6. Women were not allowed to take the initiative
A woman who openly showed interest in a man risked being seen as “too forward” within her social circle. Any romantic initiative had to come from the man, which meant that women had to expend a great deal of energy communicating their interest through gestures that could technically be denied.
7. Matchmakers and church elders arranged marriages
In many communities, particularly before the 19th century, it was not uncommon for marriages to be entirely arranged by religious leaders or matchmakers designated by the community. The feelings of the prospective spouses toward this arrangement were rarely the deciding factor.
8. Publication of the banns
Before a couple could get married, their intention to marry was publicly announced at church for three consecutive Sundays, a practice known as “publication of banns.” The purpose was to give anyone with an objection, a prior claim, or a secret enough time to come forward and voice their concerns.
9. Do not use first names
Etiquette manuals from the Regency era emphasized that couples in the courtship phase should address each other using formal titles—Mademoiselle and Monsieur—throughout that entire phase. Using first names was considered a sign of intimacy reserved for close family, and doing so prematurely could be interpreted as presumptuous, or even scandalous.
10. Gifts were strictly regulated
In previous centuries, acceptable tokens of affection included handwritten poems, a lock of hair, or small gold jewelry, and the meaning of each was carefully understood within a shared social code. Offering a practical, unexpected, or store-bought gift with no symbolic value would have been met with confusion, or even disgust.
11. The chaperones were non-negotiable.
During the Regency, a young woman was under no circumstances allowed to be alone with a suitor. A chaperone—usually an older female relative—had to be present at every meeting, every outing, and every conversation of any length.
12. Reaching Maturity
The social pressure on women to marry young was so intense that those who remained unmarried as they approached their thirties were routinely labeled “old maids,” a label that subjected them to rather cruel social stigma.
13. Certain topics of conversation were off-limits
Etiquette guides from the Regency era explicitly advised women against discussing politics, displaying too much intelligence, or engaging in gossip during romantic conversations. A woman was expected to be pleasant, amiable, and nonthreatening at the beginning of a romantic relationship.
14. Gender roles governed all practical interactions
Men were expected to handle all the logistics, order food, open doors, manage payments, and decide where and when the couple would go.
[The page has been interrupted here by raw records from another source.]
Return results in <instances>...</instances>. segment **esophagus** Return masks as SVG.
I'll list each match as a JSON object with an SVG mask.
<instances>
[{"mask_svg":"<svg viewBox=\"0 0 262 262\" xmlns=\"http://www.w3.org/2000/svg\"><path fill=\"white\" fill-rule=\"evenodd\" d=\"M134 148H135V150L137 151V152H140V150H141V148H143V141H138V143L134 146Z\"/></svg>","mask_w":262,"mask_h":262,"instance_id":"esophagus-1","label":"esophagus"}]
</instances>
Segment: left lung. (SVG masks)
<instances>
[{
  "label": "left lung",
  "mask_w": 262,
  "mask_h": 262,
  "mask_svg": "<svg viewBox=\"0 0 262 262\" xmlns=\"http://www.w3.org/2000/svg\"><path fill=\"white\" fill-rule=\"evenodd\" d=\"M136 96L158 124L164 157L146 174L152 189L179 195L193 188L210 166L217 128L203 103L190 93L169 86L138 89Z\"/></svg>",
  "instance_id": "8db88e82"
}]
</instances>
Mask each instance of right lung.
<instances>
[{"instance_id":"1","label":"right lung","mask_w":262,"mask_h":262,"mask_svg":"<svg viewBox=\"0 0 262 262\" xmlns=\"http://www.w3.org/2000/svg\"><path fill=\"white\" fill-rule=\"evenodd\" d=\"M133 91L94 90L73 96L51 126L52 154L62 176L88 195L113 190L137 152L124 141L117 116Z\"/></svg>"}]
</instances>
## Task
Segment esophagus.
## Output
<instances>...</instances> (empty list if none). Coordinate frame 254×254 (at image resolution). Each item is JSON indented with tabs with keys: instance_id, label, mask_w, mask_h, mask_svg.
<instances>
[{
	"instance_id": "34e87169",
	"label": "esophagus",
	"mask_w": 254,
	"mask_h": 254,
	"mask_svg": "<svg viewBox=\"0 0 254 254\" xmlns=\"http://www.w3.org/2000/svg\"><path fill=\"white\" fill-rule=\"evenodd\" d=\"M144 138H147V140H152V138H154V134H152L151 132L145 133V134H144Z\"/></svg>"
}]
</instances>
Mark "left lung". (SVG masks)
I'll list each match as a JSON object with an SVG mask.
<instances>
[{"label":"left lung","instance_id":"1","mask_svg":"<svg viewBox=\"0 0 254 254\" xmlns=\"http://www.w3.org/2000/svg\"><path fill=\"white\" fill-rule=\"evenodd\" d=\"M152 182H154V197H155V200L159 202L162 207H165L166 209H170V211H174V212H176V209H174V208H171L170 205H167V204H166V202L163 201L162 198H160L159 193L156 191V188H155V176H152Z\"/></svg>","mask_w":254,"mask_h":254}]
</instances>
A woman who did not conform to these expectations was not considered competent or independent; she was seen as a problem.
15. Break off an engagement
Once an engagement had been officially announced, breaking it off was not only embarrassing; it could also have disastrous consequences for a woman’s social standing and prospects for marriage. A broken engagement could haunt a woman for years, influencing how her community perceived her character and judgment.
16. The candidates were investigated
In many colonial and Victorian communities, a man who was courting a woman would find that his neighbors, fellow parishioners, and local merchants had quietly begun to assess his character and financial situation long before he made his formal proposal.
17. Marrying within one's own social class
Marrying outside one’s social class or religious community was not only frowned upon; it could lead to outright social exclusion for both parties and a severing of family ties that left couples isolated. The pool of acceptable partners was considerably more limited than what most people would find acceptable today.
19. Declining a dance
At formal balls during the Regency era, a woman who wished to discourage the attention of a particular suitor could do so by refusing to dance with him—a gesture that everyone in the room understood and interpreted. It was a quick and polite way to let someone know that you weren’t interested.
20. Marriage was a civil contract, not a love story.
Throughout most of history, marriage was primarily viewed as a legal and economic agreement between two families, with romantic love considered a pleasant bonus if it happened to develop over time. The idea that personal happiness and emotional fulfillment should be the main reasons for getting married is, from a historical perspective, a fairly recent and truly radical concept.